Juguemos a las muñecas


Angélica Quiñonez_ Perfil Casi literal.jpgDrama es una de esas extraordinarias palabras con demasiados significados, pero la manera más recurrente en que la usamos tiene poco que ver con el teatro y mucho más que ver con las emociones en la vida real. Desde que tengo memoria, «dramática» ha sido el adjetivo que otras mujeres y yo recibimos cuando queremos expresar nuestras ideas y sentimientos. Por otra parte, «muñeca» es el cumplido que le haces a una mujer que jamás te molesta con esas menudencias y se ocupa de entretenerte la vista.

Cuando la gente entra en el extenuante discurso sobre lo que nos distingue de los animales, la primera evidencia suele basarse en nuestra complejísima capacidad de calificar emociones y procesarlas como sentimientos a través de la lógica. Lo llaman «consciencia», «alma» o más llanamente «humanidad». Suelo escuchar que las emociones deben ser controladas, contenidas o ignoradas, que son una amenaza para la brillante lógica del tercer chimpancé y el cenit de toda su vulnerabilidad. Por eso tampoco me sorprende que las mujeres hayamos ganado la atribución machista de ser «emotivas», «sensibles», «soñadoras», «románticas», «exageradas», «melodramáticas», «neuróticas», «ridículas» y por favor terminen esta lista por mí. Crecemos con la urgencia de no llorar, no enojarnos y nunca, nunca admitir el dolor. Irónicamente, se nos insta a ser menos humanos para ser mejores humanos.
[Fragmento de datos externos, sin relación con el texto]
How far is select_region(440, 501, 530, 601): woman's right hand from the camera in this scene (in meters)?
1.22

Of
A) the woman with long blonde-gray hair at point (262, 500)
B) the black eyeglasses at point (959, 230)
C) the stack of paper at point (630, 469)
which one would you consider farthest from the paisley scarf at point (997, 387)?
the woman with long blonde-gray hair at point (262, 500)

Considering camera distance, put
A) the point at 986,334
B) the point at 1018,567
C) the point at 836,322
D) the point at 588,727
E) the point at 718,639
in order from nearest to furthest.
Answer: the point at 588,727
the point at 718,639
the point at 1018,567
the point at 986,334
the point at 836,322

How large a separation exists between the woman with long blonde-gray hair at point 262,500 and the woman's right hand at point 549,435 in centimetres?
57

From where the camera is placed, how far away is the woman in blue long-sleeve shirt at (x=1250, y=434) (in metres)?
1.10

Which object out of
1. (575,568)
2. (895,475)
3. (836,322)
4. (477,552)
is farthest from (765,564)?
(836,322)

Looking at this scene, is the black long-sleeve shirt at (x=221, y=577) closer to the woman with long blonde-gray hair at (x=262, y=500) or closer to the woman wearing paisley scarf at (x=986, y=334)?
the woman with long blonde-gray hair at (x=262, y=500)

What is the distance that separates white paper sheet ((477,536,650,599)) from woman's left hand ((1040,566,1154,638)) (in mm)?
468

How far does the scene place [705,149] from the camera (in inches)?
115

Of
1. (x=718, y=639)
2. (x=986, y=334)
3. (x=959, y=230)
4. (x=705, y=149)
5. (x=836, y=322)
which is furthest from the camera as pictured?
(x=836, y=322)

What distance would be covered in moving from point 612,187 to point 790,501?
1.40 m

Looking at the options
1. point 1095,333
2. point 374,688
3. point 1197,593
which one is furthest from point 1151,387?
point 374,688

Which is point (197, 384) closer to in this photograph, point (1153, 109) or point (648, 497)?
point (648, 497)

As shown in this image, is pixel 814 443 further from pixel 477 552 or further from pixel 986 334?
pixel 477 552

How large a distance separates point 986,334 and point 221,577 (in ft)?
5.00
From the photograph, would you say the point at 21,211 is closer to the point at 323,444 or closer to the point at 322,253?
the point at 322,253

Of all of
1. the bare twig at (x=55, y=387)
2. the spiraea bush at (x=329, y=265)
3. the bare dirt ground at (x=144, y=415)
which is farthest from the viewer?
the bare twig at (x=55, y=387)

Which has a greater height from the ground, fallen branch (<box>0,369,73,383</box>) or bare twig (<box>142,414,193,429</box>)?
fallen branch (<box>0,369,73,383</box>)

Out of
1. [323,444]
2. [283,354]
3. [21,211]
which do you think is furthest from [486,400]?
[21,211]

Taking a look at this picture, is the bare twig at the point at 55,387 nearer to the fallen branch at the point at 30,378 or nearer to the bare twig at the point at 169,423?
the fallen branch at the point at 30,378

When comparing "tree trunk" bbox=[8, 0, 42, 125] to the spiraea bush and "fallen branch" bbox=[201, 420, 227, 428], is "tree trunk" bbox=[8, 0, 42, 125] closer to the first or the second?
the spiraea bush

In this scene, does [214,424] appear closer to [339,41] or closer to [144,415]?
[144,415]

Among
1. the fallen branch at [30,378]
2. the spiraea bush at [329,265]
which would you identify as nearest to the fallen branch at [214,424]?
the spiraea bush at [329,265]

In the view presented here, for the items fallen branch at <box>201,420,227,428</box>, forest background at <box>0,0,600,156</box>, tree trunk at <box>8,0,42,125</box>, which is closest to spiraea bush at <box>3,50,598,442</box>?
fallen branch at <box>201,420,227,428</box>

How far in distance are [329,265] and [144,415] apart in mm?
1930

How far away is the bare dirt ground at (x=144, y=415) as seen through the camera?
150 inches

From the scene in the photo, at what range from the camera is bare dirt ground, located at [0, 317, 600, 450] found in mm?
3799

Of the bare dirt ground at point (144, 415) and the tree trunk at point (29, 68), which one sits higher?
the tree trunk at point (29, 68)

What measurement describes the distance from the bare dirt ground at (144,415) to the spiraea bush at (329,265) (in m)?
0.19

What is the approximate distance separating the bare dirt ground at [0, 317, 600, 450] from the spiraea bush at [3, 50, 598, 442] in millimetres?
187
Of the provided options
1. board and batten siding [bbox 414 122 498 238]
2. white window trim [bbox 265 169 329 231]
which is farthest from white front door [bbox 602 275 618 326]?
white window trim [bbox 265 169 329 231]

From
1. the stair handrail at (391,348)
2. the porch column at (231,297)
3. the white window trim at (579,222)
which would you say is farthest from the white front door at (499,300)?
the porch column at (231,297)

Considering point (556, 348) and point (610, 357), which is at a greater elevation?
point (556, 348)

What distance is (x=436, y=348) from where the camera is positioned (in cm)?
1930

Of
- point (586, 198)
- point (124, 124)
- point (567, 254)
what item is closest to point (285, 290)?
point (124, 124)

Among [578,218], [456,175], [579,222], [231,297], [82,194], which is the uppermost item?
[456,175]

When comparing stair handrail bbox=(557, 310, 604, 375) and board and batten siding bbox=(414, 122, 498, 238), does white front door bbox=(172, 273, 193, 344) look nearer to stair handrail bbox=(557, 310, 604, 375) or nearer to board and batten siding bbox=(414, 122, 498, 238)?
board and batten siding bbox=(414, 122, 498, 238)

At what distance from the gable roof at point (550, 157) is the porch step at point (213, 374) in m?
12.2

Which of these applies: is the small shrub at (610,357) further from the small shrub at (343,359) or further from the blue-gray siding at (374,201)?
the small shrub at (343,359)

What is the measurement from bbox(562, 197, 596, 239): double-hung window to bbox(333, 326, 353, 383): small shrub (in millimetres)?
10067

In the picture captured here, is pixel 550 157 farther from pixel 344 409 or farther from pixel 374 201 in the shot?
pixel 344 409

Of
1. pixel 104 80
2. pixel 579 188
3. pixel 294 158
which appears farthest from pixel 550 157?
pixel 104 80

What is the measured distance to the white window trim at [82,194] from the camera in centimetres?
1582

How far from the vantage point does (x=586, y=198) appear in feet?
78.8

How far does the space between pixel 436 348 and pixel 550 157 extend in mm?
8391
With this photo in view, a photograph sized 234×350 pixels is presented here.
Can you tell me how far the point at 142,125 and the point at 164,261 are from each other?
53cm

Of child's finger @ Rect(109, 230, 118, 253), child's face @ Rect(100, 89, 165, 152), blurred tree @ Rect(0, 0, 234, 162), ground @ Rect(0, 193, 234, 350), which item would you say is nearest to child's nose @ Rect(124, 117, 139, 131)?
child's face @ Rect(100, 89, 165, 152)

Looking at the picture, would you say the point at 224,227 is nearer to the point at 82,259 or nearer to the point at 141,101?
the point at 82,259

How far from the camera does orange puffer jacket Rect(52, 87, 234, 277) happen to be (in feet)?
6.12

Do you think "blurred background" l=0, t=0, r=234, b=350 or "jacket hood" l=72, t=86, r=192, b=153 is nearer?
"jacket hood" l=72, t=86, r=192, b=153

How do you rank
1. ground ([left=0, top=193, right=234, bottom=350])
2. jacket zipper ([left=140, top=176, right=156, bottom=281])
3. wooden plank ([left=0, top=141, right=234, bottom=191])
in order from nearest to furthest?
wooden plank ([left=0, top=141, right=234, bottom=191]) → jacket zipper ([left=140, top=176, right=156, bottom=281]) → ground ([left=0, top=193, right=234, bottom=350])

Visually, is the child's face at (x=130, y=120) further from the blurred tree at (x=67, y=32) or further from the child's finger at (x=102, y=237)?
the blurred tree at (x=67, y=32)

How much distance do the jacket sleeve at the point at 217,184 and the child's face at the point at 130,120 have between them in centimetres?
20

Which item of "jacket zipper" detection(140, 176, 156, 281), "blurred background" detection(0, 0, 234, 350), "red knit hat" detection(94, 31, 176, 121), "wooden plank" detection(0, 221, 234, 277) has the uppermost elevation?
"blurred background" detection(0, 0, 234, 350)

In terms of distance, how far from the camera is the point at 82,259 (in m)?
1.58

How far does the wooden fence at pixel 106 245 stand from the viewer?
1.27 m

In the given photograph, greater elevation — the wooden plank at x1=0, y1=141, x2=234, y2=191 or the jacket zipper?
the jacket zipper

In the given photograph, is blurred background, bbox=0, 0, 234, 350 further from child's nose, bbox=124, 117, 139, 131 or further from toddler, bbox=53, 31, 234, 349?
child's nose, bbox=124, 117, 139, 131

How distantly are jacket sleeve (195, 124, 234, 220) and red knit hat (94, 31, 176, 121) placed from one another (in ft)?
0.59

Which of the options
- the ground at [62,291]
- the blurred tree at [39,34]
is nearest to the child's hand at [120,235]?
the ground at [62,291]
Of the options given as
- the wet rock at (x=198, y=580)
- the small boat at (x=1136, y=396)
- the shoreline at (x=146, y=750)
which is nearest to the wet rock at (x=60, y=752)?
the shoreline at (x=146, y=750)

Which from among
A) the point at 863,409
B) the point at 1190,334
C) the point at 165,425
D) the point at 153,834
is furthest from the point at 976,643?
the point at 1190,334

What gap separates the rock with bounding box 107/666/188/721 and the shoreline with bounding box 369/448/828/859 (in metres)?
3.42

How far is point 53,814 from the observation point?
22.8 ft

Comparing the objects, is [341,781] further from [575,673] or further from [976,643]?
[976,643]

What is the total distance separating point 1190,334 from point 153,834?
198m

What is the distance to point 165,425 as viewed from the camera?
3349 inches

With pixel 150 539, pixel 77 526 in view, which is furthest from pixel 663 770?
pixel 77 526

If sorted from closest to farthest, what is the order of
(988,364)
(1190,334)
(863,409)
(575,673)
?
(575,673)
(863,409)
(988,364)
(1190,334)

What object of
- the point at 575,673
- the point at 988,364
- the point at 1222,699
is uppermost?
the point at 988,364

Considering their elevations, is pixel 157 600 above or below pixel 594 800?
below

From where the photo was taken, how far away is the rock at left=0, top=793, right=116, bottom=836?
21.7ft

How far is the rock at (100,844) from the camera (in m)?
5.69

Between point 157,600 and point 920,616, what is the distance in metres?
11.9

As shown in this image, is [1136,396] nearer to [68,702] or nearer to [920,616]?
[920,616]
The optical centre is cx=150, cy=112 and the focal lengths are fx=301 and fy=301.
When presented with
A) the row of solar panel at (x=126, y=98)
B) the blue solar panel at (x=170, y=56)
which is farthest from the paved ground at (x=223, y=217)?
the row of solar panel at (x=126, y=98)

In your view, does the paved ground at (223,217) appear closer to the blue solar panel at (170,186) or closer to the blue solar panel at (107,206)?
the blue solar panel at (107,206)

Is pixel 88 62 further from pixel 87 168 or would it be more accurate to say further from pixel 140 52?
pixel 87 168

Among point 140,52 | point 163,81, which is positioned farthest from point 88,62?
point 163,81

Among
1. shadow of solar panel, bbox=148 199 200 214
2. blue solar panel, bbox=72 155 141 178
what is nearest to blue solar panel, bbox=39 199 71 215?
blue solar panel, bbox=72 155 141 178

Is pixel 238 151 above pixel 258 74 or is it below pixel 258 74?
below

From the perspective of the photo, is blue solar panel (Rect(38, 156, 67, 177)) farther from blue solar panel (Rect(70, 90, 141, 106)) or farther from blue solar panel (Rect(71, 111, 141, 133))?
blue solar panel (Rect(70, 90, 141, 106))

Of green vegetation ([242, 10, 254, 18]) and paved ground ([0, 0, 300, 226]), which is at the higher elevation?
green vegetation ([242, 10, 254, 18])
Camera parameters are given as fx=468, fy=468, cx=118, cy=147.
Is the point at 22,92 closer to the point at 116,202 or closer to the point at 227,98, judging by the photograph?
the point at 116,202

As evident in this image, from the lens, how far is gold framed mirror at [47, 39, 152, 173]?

Leí el décimo capítulo de La república hace 10 años. Como suele suceder cuando leemos un texto antiguo, se me hizo absurdamente primitiva la glorificación de una sociedad sin arte, o bien, sin la capacidad para experimentar la emotividad a través del arte. Pero al mismo tiempo pensé que esa es precisamente la manera en que tratamos todo lo pertinente a nuestras emociones: como algo sucio, vergonzoso y reprobable. Algo así es nuestro concepto de todo lo femenino, con sus manchas de lágrimas y sangre menstrual.

A manera de mi propia caverna platónica me eduqué en las doctrinas y deberes de la mujer a través de mis muñecas: las historias escandalosas e improbables que creaba con ellas me sugerían poco a poco la profundidad de los sentimientos que llegaría a entender cuando fuera mayor. Y la razón por la que amaba esas breves ficciones, sí, totalmente «dramáticas» era porque me permitían la libertad de decir y actuar con total sinceridad.

Ya es ridículo que tengamos esta fijación tan tóxica con la emotividad. Nuestra euforia, ira, miedo y miseria son tan nuestras como las uñas y pestañas. Al fin y al cabo, nuestra identidad es solo la contemplación y memoria de todo cuanto nos ha conmovido. Francamente, quisiera ver a más niños jugando a las muñecas. Y a pesar del estigma que prevalece entre la feminidad y emotividad, persevero en la necedad de decir exactamente lo que pienso y siento: estoy hecha de dolor, no de porcelana.